+++ TRECHO FORNECIDO +++

Em seu sermão, Saša relata: “estava claro para mim, desde o início, que se eu quisesse me tornar ou permanecer como pastor, não poderia falar sobre isso; que isso seria impossível. Então, eu estudei teologia sem a possibilidade de falar sobre o assunto com outros cristãos. Me tornei pastor e guardei isso pra mim por 13 anos.” Saša Gunjević reconhecia que, para realizar tal declaração pública, seria necessário obter a confiança de sua igreja local e associação, a fim de estar protegido.

Ainda à Adventist Today, Saša explicou que tal estratégia faria com que as pessoas não “julgassem o livro pela capa”, isto é, o reconhecessem primeiro como ser humano e depois como bissexual. “Quando eles já te conhecem, é mais difícil julgar um livro pela capa, porque já sabem que o conteúdo das páginas está repleto de humanidade legítima”, explica.

+++

_OBJETIVO_: Por favor, retome o trecho acima sobre o pastor Saša Gunjević e dê continuidade a ele logo após a última frase.

+++ INFORMAÇÕES FORNECIDAS +++

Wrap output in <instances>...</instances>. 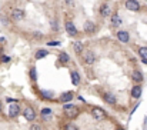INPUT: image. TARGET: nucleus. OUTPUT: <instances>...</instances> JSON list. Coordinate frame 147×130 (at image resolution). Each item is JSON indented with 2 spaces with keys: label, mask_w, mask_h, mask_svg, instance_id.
<instances>
[{
  "label": "nucleus",
  "mask_w": 147,
  "mask_h": 130,
  "mask_svg": "<svg viewBox=\"0 0 147 130\" xmlns=\"http://www.w3.org/2000/svg\"><path fill=\"white\" fill-rule=\"evenodd\" d=\"M63 110L66 112V114L70 117V119H74V117H77V114H79V107L77 106H74V104H71V103H64L63 104Z\"/></svg>",
  "instance_id": "obj_1"
},
{
  "label": "nucleus",
  "mask_w": 147,
  "mask_h": 130,
  "mask_svg": "<svg viewBox=\"0 0 147 130\" xmlns=\"http://www.w3.org/2000/svg\"><path fill=\"white\" fill-rule=\"evenodd\" d=\"M83 62L86 64H93L96 62V54L93 53V50H84L83 51Z\"/></svg>",
  "instance_id": "obj_2"
},
{
  "label": "nucleus",
  "mask_w": 147,
  "mask_h": 130,
  "mask_svg": "<svg viewBox=\"0 0 147 130\" xmlns=\"http://www.w3.org/2000/svg\"><path fill=\"white\" fill-rule=\"evenodd\" d=\"M23 116H24V119H26V120H29V122H33V120L36 119V110H34L33 107L27 106V107L23 110Z\"/></svg>",
  "instance_id": "obj_3"
},
{
  "label": "nucleus",
  "mask_w": 147,
  "mask_h": 130,
  "mask_svg": "<svg viewBox=\"0 0 147 130\" xmlns=\"http://www.w3.org/2000/svg\"><path fill=\"white\" fill-rule=\"evenodd\" d=\"M92 116H93L94 119H97V120H103V119H106L107 113H106L103 109H100V107H93V109H92Z\"/></svg>",
  "instance_id": "obj_4"
},
{
  "label": "nucleus",
  "mask_w": 147,
  "mask_h": 130,
  "mask_svg": "<svg viewBox=\"0 0 147 130\" xmlns=\"http://www.w3.org/2000/svg\"><path fill=\"white\" fill-rule=\"evenodd\" d=\"M83 30L86 35H93L96 32V24L92 22V20H87L84 24H83Z\"/></svg>",
  "instance_id": "obj_5"
},
{
  "label": "nucleus",
  "mask_w": 147,
  "mask_h": 130,
  "mask_svg": "<svg viewBox=\"0 0 147 130\" xmlns=\"http://www.w3.org/2000/svg\"><path fill=\"white\" fill-rule=\"evenodd\" d=\"M126 9L131 12H139L140 10V3L137 0H126Z\"/></svg>",
  "instance_id": "obj_6"
},
{
  "label": "nucleus",
  "mask_w": 147,
  "mask_h": 130,
  "mask_svg": "<svg viewBox=\"0 0 147 130\" xmlns=\"http://www.w3.org/2000/svg\"><path fill=\"white\" fill-rule=\"evenodd\" d=\"M64 29H66V32H67L70 36H77V27L74 26L73 22H66V23H64Z\"/></svg>",
  "instance_id": "obj_7"
},
{
  "label": "nucleus",
  "mask_w": 147,
  "mask_h": 130,
  "mask_svg": "<svg viewBox=\"0 0 147 130\" xmlns=\"http://www.w3.org/2000/svg\"><path fill=\"white\" fill-rule=\"evenodd\" d=\"M19 113H20V106L16 102H13V104L9 106V116L10 117H16V116H19Z\"/></svg>",
  "instance_id": "obj_8"
},
{
  "label": "nucleus",
  "mask_w": 147,
  "mask_h": 130,
  "mask_svg": "<svg viewBox=\"0 0 147 130\" xmlns=\"http://www.w3.org/2000/svg\"><path fill=\"white\" fill-rule=\"evenodd\" d=\"M11 19H13V20H16V22L23 20V19H24V12H23V10H20V9H14V10L11 12Z\"/></svg>",
  "instance_id": "obj_9"
},
{
  "label": "nucleus",
  "mask_w": 147,
  "mask_h": 130,
  "mask_svg": "<svg viewBox=\"0 0 147 130\" xmlns=\"http://www.w3.org/2000/svg\"><path fill=\"white\" fill-rule=\"evenodd\" d=\"M103 99H104V102L107 103V104H116V96L113 94V93H110V91H106L104 94H103Z\"/></svg>",
  "instance_id": "obj_10"
},
{
  "label": "nucleus",
  "mask_w": 147,
  "mask_h": 130,
  "mask_svg": "<svg viewBox=\"0 0 147 130\" xmlns=\"http://www.w3.org/2000/svg\"><path fill=\"white\" fill-rule=\"evenodd\" d=\"M121 24V19L119 14H110V26L111 27H119Z\"/></svg>",
  "instance_id": "obj_11"
},
{
  "label": "nucleus",
  "mask_w": 147,
  "mask_h": 130,
  "mask_svg": "<svg viewBox=\"0 0 147 130\" xmlns=\"http://www.w3.org/2000/svg\"><path fill=\"white\" fill-rule=\"evenodd\" d=\"M117 39H119L121 43H127V42L130 40V35H129V32H126V30H120V32L117 33Z\"/></svg>",
  "instance_id": "obj_12"
},
{
  "label": "nucleus",
  "mask_w": 147,
  "mask_h": 130,
  "mask_svg": "<svg viewBox=\"0 0 147 130\" xmlns=\"http://www.w3.org/2000/svg\"><path fill=\"white\" fill-rule=\"evenodd\" d=\"M100 14H101V17H109V16L111 14L110 6H109V4H101V6H100Z\"/></svg>",
  "instance_id": "obj_13"
},
{
  "label": "nucleus",
  "mask_w": 147,
  "mask_h": 130,
  "mask_svg": "<svg viewBox=\"0 0 147 130\" xmlns=\"http://www.w3.org/2000/svg\"><path fill=\"white\" fill-rule=\"evenodd\" d=\"M71 99H73V93H71V91H66V93H63V94L60 96V100H61L63 103H66V102L69 103Z\"/></svg>",
  "instance_id": "obj_14"
},
{
  "label": "nucleus",
  "mask_w": 147,
  "mask_h": 130,
  "mask_svg": "<svg viewBox=\"0 0 147 130\" xmlns=\"http://www.w3.org/2000/svg\"><path fill=\"white\" fill-rule=\"evenodd\" d=\"M131 96L134 97V99H139L140 96H142V86H134L131 89Z\"/></svg>",
  "instance_id": "obj_15"
},
{
  "label": "nucleus",
  "mask_w": 147,
  "mask_h": 130,
  "mask_svg": "<svg viewBox=\"0 0 147 130\" xmlns=\"http://www.w3.org/2000/svg\"><path fill=\"white\" fill-rule=\"evenodd\" d=\"M70 76H71V83H73V85H76V86H77V85H80V76H79V73H77V72H74V70H73V72L70 73Z\"/></svg>",
  "instance_id": "obj_16"
},
{
  "label": "nucleus",
  "mask_w": 147,
  "mask_h": 130,
  "mask_svg": "<svg viewBox=\"0 0 147 130\" xmlns=\"http://www.w3.org/2000/svg\"><path fill=\"white\" fill-rule=\"evenodd\" d=\"M47 54H49V51H47V50L40 49V50H37V51H36V56H34V57H36L37 60H40V59H45Z\"/></svg>",
  "instance_id": "obj_17"
},
{
  "label": "nucleus",
  "mask_w": 147,
  "mask_h": 130,
  "mask_svg": "<svg viewBox=\"0 0 147 130\" xmlns=\"http://www.w3.org/2000/svg\"><path fill=\"white\" fill-rule=\"evenodd\" d=\"M133 80L137 82V83L143 82V74H142L140 70H134V72H133Z\"/></svg>",
  "instance_id": "obj_18"
},
{
  "label": "nucleus",
  "mask_w": 147,
  "mask_h": 130,
  "mask_svg": "<svg viewBox=\"0 0 147 130\" xmlns=\"http://www.w3.org/2000/svg\"><path fill=\"white\" fill-rule=\"evenodd\" d=\"M59 60H60L63 64H66V63H69V62H70V56H69L67 53H64V51H63V53H60V54H59Z\"/></svg>",
  "instance_id": "obj_19"
},
{
  "label": "nucleus",
  "mask_w": 147,
  "mask_h": 130,
  "mask_svg": "<svg viewBox=\"0 0 147 130\" xmlns=\"http://www.w3.org/2000/svg\"><path fill=\"white\" fill-rule=\"evenodd\" d=\"M73 50H74L76 53H82V51H83V43H82V42H74V43H73Z\"/></svg>",
  "instance_id": "obj_20"
},
{
  "label": "nucleus",
  "mask_w": 147,
  "mask_h": 130,
  "mask_svg": "<svg viewBox=\"0 0 147 130\" xmlns=\"http://www.w3.org/2000/svg\"><path fill=\"white\" fill-rule=\"evenodd\" d=\"M42 97H45L47 100H51L54 97V94H53V91H49V90H42Z\"/></svg>",
  "instance_id": "obj_21"
},
{
  "label": "nucleus",
  "mask_w": 147,
  "mask_h": 130,
  "mask_svg": "<svg viewBox=\"0 0 147 130\" xmlns=\"http://www.w3.org/2000/svg\"><path fill=\"white\" fill-rule=\"evenodd\" d=\"M139 56H140L142 59H147V47L146 46L139 47Z\"/></svg>",
  "instance_id": "obj_22"
},
{
  "label": "nucleus",
  "mask_w": 147,
  "mask_h": 130,
  "mask_svg": "<svg viewBox=\"0 0 147 130\" xmlns=\"http://www.w3.org/2000/svg\"><path fill=\"white\" fill-rule=\"evenodd\" d=\"M30 77H32V80H33V82H36V80H37V73H36V69H34V67H32V69H30Z\"/></svg>",
  "instance_id": "obj_23"
},
{
  "label": "nucleus",
  "mask_w": 147,
  "mask_h": 130,
  "mask_svg": "<svg viewBox=\"0 0 147 130\" xmlns=\"http://www.w3.org/2000/svg\"><path fill=\"white\" fill-rule=\"evenodd\" d=\"M50 24H51V29H53V30H59V26H57V20H51V22H50Z\"/></svg>",
  "instance_id": "obj_24"
},
{
  "label": "nucleus",
  "mask_w": 147,
  "mask_h": 130,
  "mask_svg": "<svg viewBox=\"0 0 147 130\" xmlns=\"http://www.w3.org/2000/svg\"><path fill=\"white\" fill-rule=\"evenodd\" d=\"M46 114H51V110L50 109H42V116H46Z\"/></svg>",
  "instance_id": "obj_25"
},
{
  "label": "nucleus",
  "mask_w": 147,
  "mask_h": 130,
  "mask_svg": "<svg viewBox=\"0 0 147 130\" xmlns=\"http://www.w3.org/2000/svg\"><path fill=\"white\" fill-rule=\"evenodd\" d=\"M64 130H77V127H76L74 125H66Z\"/></svg>",
  "instance_id": "obj_26"
},
{
  "label": "nucleus",
  "mask_w": 147,
  "mask_h": 130,
  "mask_svg": "<svg viewBox=\"0 0 147 130\" xmlns=\"http://www.w3.org/2000/svg\"><path fill=\"white\" fill-rule=\"evenodd\" d=\"M0 59H1V62H3V63H7V62H10V57H9V56H1Z\"/></svg>",
  "instance_id": "obj_27"
},
{
  "label": "nucleus",
  "mask_w": 147,
  "mask_h": 130,
  "mask_svg": "<svg viewBox=\"0 0 147 130\" xmlns=\"http://www.w3.org/2000/svg\"><path fill=\"white\" fill-rule=\"evenodd\" d=\"M30 130H42V127H40L39 125H32V127H30Z\"/></svg>",
  "instance_id": "obj_28"
},
{
  "label": "nucleus",
  "mask_w": 147,
  "mask_h": 130,
  "mask_svg": "<svg viewBox=\"0 0 147 130\" xmlns=\"http://www.w3.org/2000/svg\"><path fill=\"white\" fill-rule=\"evenodd\" d=\"M49 46H59L60 44V42H50V43H47Z\"/></svg>",
  "instance_id": "obj_29"
},
{
  "label": "nucleus",
  "mask_w": 147,
  "mask_h": 130,
  "mask_svg": "<svg viewBox=\"0 0 147 130\" xmlns=\"http://www.w3.org/2000/svg\"><path fill=\"white\" fill-rule=\"evenodd\" d=\"M142 62H143L144 64H147V59H142Z\"/></svg>",
  "instance_id": "obj_30"
},
{
  "label": "nucleus",
  "mask_w": 147,
  "mask_h": 130,
  "mask_svg": "<svg viewBox=\"0 0 147 130\" xmlns=\"http://www.w3.org/2000/svg\"><path fill=\"white\" fill-rule=\"evenodd\" d=\"M0 112H1V104H0Z\"/></svg>",
  "instance_id": "obj_31"
},
{
  "label": "nucleus",
  "mask_w": 147,
  "mask_h": 130,
  "mask_svg": "<svg viewBox=\"0 0 147 130\" xmlns=\"http://www.w3.org/2000/svg\"><path fill=\"white\" fill-rule=\"evenodd\" d=\"M117 130H124V129H117Z\"/></svg>",
  "instance_id": "obj_32"
},
{
  "label": "nucleus",
  "mask_w": 147,
  "mask_h": 130,
  "mask_svg": "<svg viewBox=\"0 0 147 130\" xmlns=\"http://www.w3.org/2000/svg\"><path fill=\"white\" fill-rule=\"evenodd\" d=\"M146 13H147V9H146Z\"/></svg>",
  "instance_id": "obj_33"
}]
</instances>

+++

_RESPOSTA À TAREFA_:
No final do sermão, Saša expressou o desejo de permanecer como pastor da comunidade de Grindel, e de que a comunidade seja um local seguro para pessoas, com seus respectivos desafios:

“Eu gostaria de continuar trabalhando na Grindel para garantir que também vemos as pessoas como Deus nos vê. Que somos um lugar seguro para pessoas com todos os tipos de desafios. Para pessoas que não compartilham tudo, porque têm medo de serem julgadas, rejeitadas ou ‘enviadas para o deserto’. Eu acredito em um Deus que é diferente do que pensamos que Ele é. Ele pode ver de forma diferente de nós, amar de forma diferente de nós, esperar de forma diferente de nós e também acreditar de forma diferente de nós. É exatamente por isso que é bom aprendermos com Ele. Apreenda a perspectiva dele, de um para o outro, sabendo que pertencemos um ao outro e não ‘precisamos’ estar um contra o outro. Mesmo que vendo e acreditando nas coisas de maneira diferente.”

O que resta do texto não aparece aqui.